Il 2020, al momento, induce a pensare che chiudere l’anno a -30% sia molto più una speranza che un timore. La tessitura, sia quella che si è ritrovata a Rho che tutta l’altra, partiva da un -4,9% sul fatturato rispetto al 2018 e da un export ancora motore trainante. Ad oggi, dopo i numeri sul primo semestre 2020 presentati da Confindustria Moda, la produzione industriale della tessitura ortogonale (trama-ordito) ha avuto un calo del 25,1%, quella a maglia -31,7%. Un po’ meglio a maggio, con la riapertura dopo il lockdown, ma di nuovo giù a giugno.
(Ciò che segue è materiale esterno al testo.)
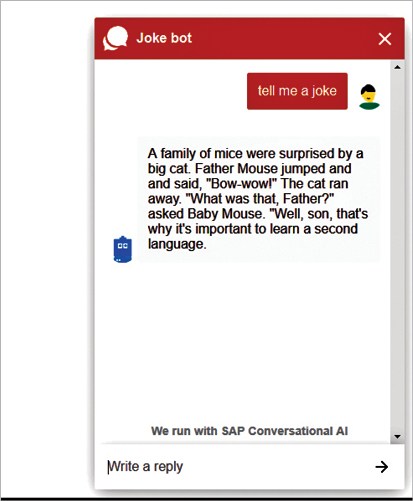 Joke bot

tell me a joke

A family of mice were surprised by a big cat. Father Mouse jumped and and said, "Bow-wow!" The cat ran away. "What was that, Father?" asked Baby Mouse. "Well, son, that's why it's important to learn a second language.

We run with SAP Conversational AI

Write a reply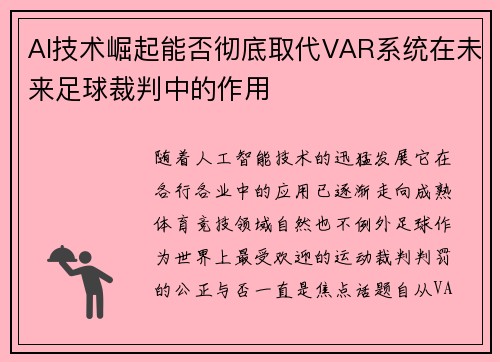 AI技术崛起能否彻底取代VAR系统在未来足球裁判中的作用

随着人工智能技术的迅猛发展它在各行各业中的应用已逐渐走向成熟体育竞技领域自然也不例外足球作为世界上最受欢迎的运动裁判判罚的公正与否一直是焦点话题自从VA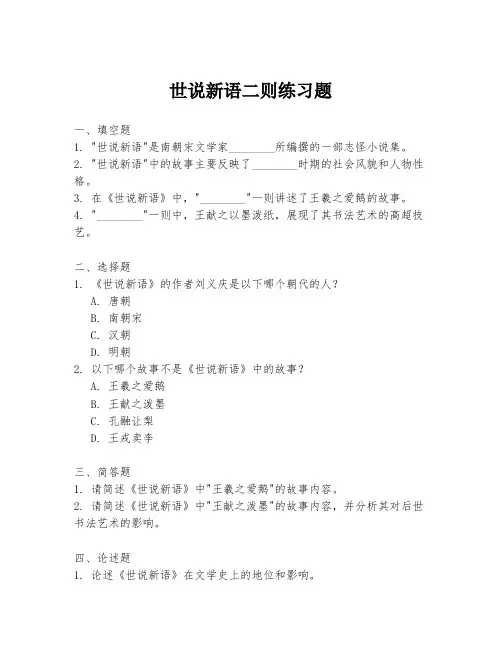 世说新语二则练习题

一、填空题
1. "世说新语"是南朝宋文学家________所编撰的一部志怪小说集。
2. "世说新语"中的故事主要反映了________时期的社会风貌和人物性格。
3. 在《世说新语》中，"________"一则讲述了王羲之爱鹅的故事。
4. "________"一则中，王献之以墨泼纸，展现了其书法艺术的高超技艺。

二、选择题
1. 《世说新语》的作者刘义庆是以下哪个朝代的人？
A. 唐朝
B. 南朝宋
C. 汉朝
D. 明朝
2. 以下哪个故事不是《世说新语》中的故事？
A. 王羲之爱鹅
B. 王献之泼墨
C. 孔融让梨
D. 王戎卖李

三、简答题
1. 请简述《世说新语》中"王羲之爱鹅"的故事内容。
2. 请简述《世说新语》中"王献之泼墨"的故事内容，并分析其对后世书法艺术的影响。

四、论述题
1. 论述《世说新语》在文学史上的地位和影响。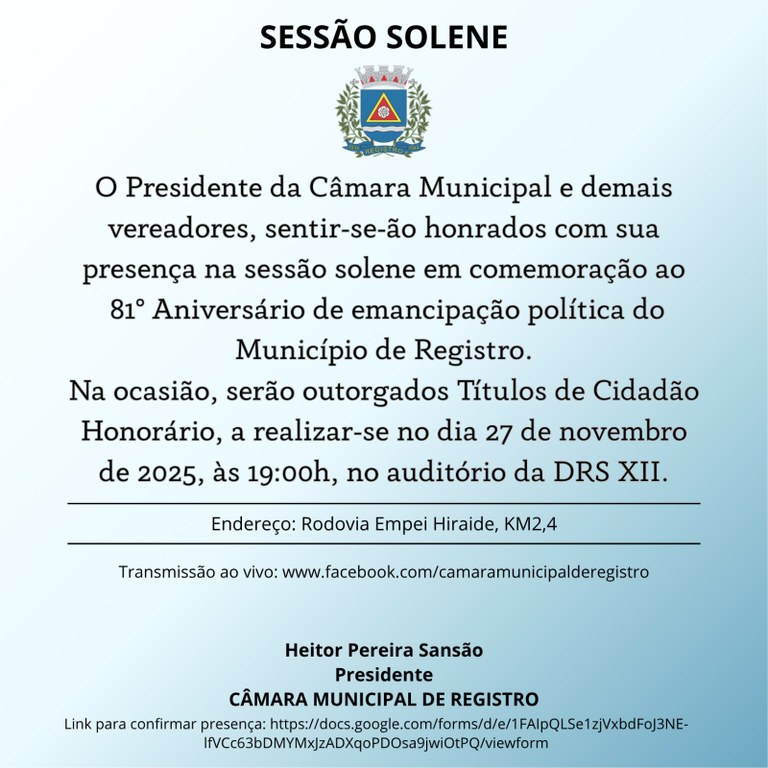 SESSÃO SOLENE

REGISTRO

O Presidente da Câmara Municipal e demais vereadores, sentir-se-ão honrados com sua presença na sessão solene em comemoração ao 81° Aniversário de emancipação política do Município de Registro.
Na ocasião, serão outorgados Títulos de Cidadão Honorário, a realizar-se no dia 27 de novembro de 2025, às 19:00h, no auditório da DRS XII.

Endereço: Rodovia Empei Hiraide, KM2,4

Transmissão ao vivo: www.facebook.com/camaramunicipalderegistro

Heitor Pereira Sansão
Presidente
CÂMARA MUNICIPAL DE REGISTRO
Link para confirmar presença: https://docs.google.com/forms/d/e/1FAIpQLSe1zjVxbdFoJ3NE-lfVCc63bDMYMxJzADXqoPDOsa9jwiOtPQ/viewform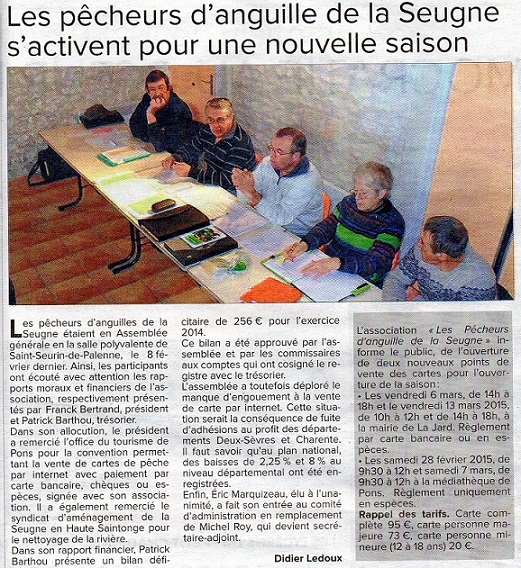 Les pêcheurs d'anguille de la Seugne s'activent pour une nouvelle saison

Les pêcheurs d'anguilles de la Seugne étaient en Assemblée générale en la salle polyvalente de Saint-Seurin-de-Palenne, le 8 février dernier. Ainsi, les participants ont écouté avec attention les rapports moraux et financiers de l'association, respectivement présentés par Franck Bertrand, président et Patrick Barthou, trésorier.
Dans son allocution, le président a remercié l'office du tourisme de Pons pour la convention permettant la vente de cartes de pêche par internet avec paiement par carte bancaire, chèques ou espèces, signée avec son association. Il a également remercié le syndicat d'aménagement de la Seugne en Haute Saintonge pour le nettoyage de la rivière.
Dans son rapport financier, Patrick Barthou présente un bilan déficitaire de 256 € pour l'exercice 2014.
Ce bilan a été approuvé par l'assemblée et par les commissaires aux comptes qui ont cosigné le registre avec le trésorier.
L'assemblée a toutefois déploré le manque d'engouement à la vente de carte par internet. Cette situation serait la conséquence de fuite d'adhésions au profit des départements Deux-Sèvres et Charente. Il faut savoir qu'au plan national, des baisses de 2,25 % et 8 % au niveau départemental ont été enregistrées.
Enfin, Éric Marquizeau, élu à l'unanimité, a fait son entrée au comité d'administration en remplacement de Michel Roy, qui devient secrétaire-adjoint.

Didier Ledoux

L'association « Les Pêcheurs d'anguille de la Seugne » informe le public, de l'ouverture de deux nouveaux points de vente des cartes pour l'ouverture de la saison :
• Les vendredi 6 mars, de 14h à 18h et le vendredi 13 mars 2015, de 10h à 12h et de 14h à 18h, à la mairie de La Jard. Règlement par carte bancaire ou en espèces.
• Les samedi 28 février 2015, de 9h30 à 12h et samedi 7 mars, de 9h30 à 12h à la médiathèque de Pons. Règlement uniquement en espèces.
Rappel des tarifs. Carte complète 95 €, carte personne majeure 73 €, carte personne mineure (12 à 18 ans) 20 €.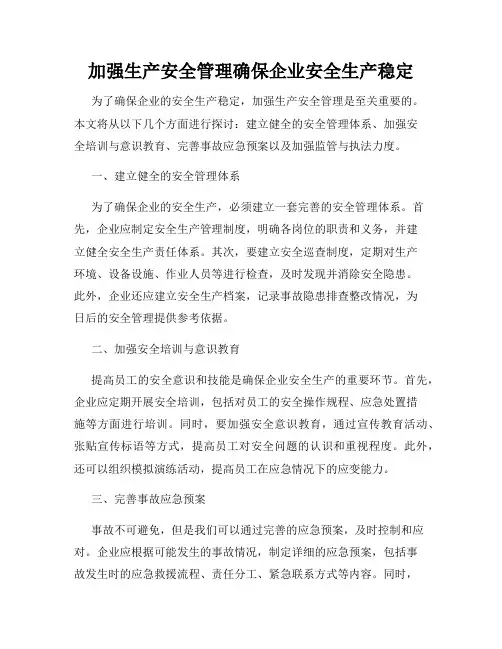 加强生产安全管理确保企业安全生产稳定

为了确保企业的安全生产稳定，加强生产安全管理是至关重要的。本文将从以下几个方面进行探讨：建立健全的安全管理体系、加强安全培训与意识教育、完善事故应急预案以及加强监管与执法力度。

一、建立健全的安全管理体系

为了确保企业的安全生产，必须建立一套完善的安全管理体系。首先，企业应制定安全生产管理制度，明确各岗位的职责和义务，并建立健全安全生产责任体系。其次，要建立安全巡查制度，定期对生产环境、设备设施、作业人员等进行检查，及时发现并消除安全隐患。此外，企业还应建立安全生产档案，记录事故隐患排查整改情况，为日后的安全管理提供参考依据。

二、加强安全培训与意识教育

提高员工的安全意识和技能是确保企业安全生产的重要环节。首先，企业应定期开展安全培训，包括对员工的安全操作规程、应急处置措施等方面进行培训。同时，要加强安全意识教育，通过宣传教育活动、张贴宣传标语等方式，提高员工对安全问题的认识和重视程度。此外，还可以组织模拟演练活动，提高员工在应急情况下的应变能力。

三、完善事故应急预案

事故不可避免，但是我们可以通过完善的应急预案，及时控制和应对。企业应根据可能发生的事故情况，制定详细的应急预案，包括事故发生时的应急救援流程、责任分工、紧急联系方式等内容。同时，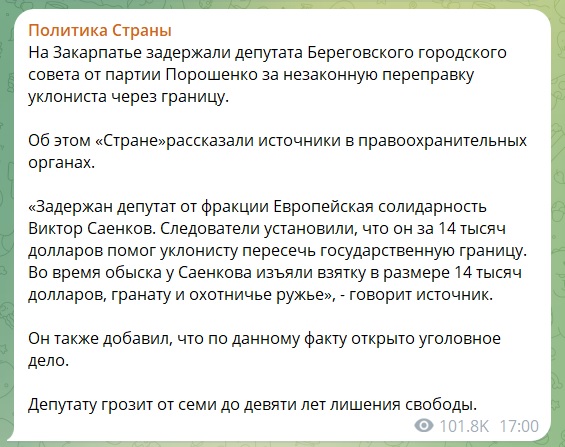 Политика Страны
На Закарпатье задержали депутата Береговского городского совета от партии Порошенко за незаконную переправку уклониста через границу.

Об этом «Стране»рассказали источники в правоохранительных органах.

«Задержан депутат от фракции Европейская солидарность Виктор Саенков. Следователи установили, что он за 14 тысяч долларов помог уклонисту пересечь государственную границу. Во время обыска у Саенкова изъяли взятку в размере 14 тысяч долларов, гранату и охотничье ружье», - говорит источник.

Он также добавил, что по данному факту открыто уголовное дело.

Депутату грозит от семи до девяти лет лишения свободы.

101.8K 17:00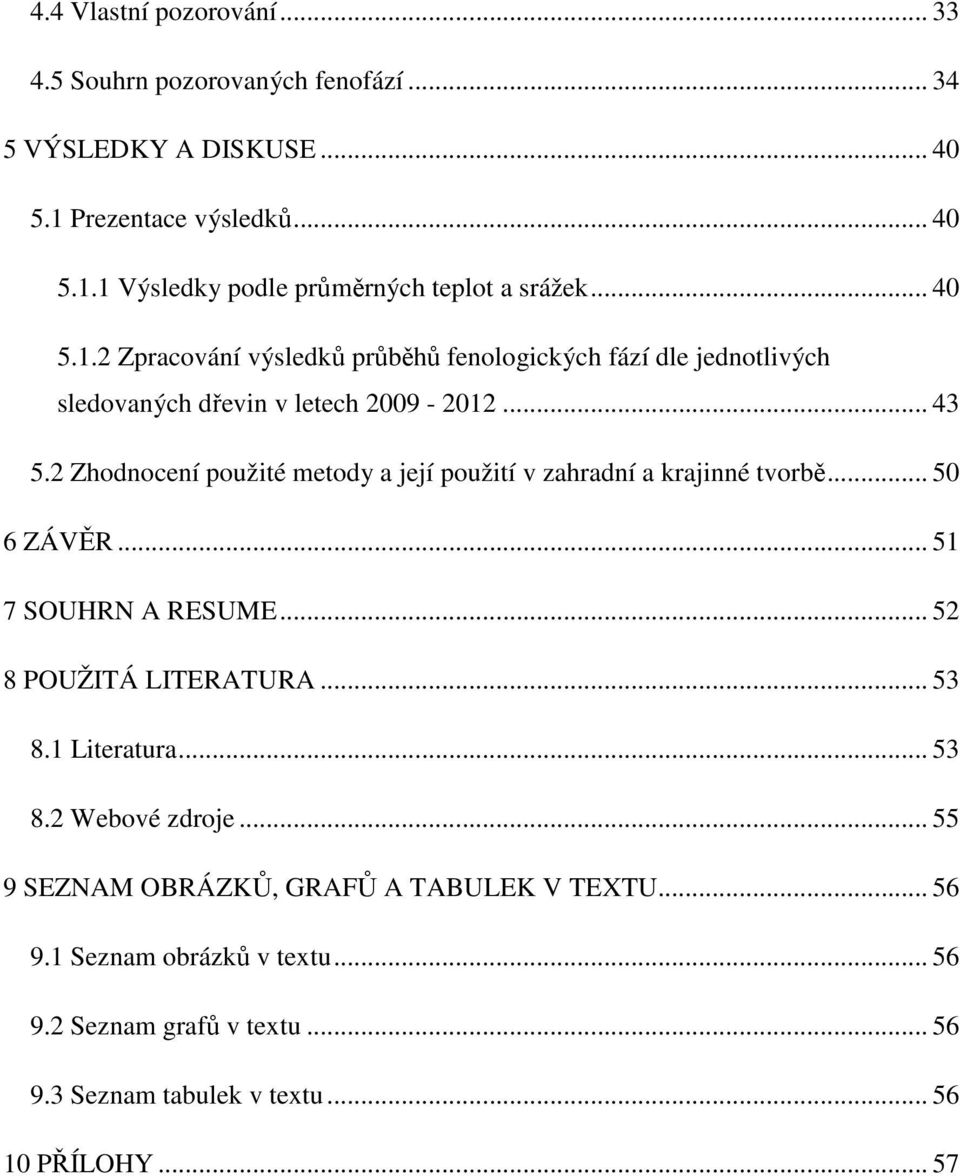 4.4 Vlastní pozorování ... 33

4.5 Souhrn pozorovaných fenofází ... 34

5 VÝSLEDKY A DISKUSE ... 40

5.1 Prezentace výsledků ... 40

5.1.1 Výsledky podle průměrných teplot a srážek ... 40

5.1.2 Zpracování výsledků průběhů fenologických fází dle jednotlivých sledovaných dřevin v letech 2009 - 2012 ... 43

5.2 Zhodnocení použité metody a její použití v zahradní a krajinné tvorbě ... 50

6 ZÁVĚR ... 51

7 SOUHRN A RESUME ... 52

8 POUŽITÁ LITERATURA ... 53

8.1 Literatura ... 53

8.2 Webové zdroje ... 55

9 SEZNAM OBRÁZKŮ, GRAFŮ A TABULEK V TEXTU ... 56

9.1 Seznam obrázků v textu ... 56

9.2 Seznam grafů v textu ... 56

9.3 Seznam tabulek v textu ... 56

10 PŘÍLOHY ... 57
L’export è calato del 34,4%, soprattutto verso i mercati extra-Ue, con Cina e Hong Kong rispettivamente a -41,6% e -51,5%. Un po’ meglio, ma con peggiori prospettive per il futuro, gli Usa (-34,7%).
E se guardiamo alla tipologia di prodotto vediamo che a soffrire di più sono stati i produttori di lana cardata (-47,2%) e pettinata (-41,4%), con i tessuti di lino a -22,4%, a maglia -23,9%, in cotone -34,5% e infine la seta a -34,6%.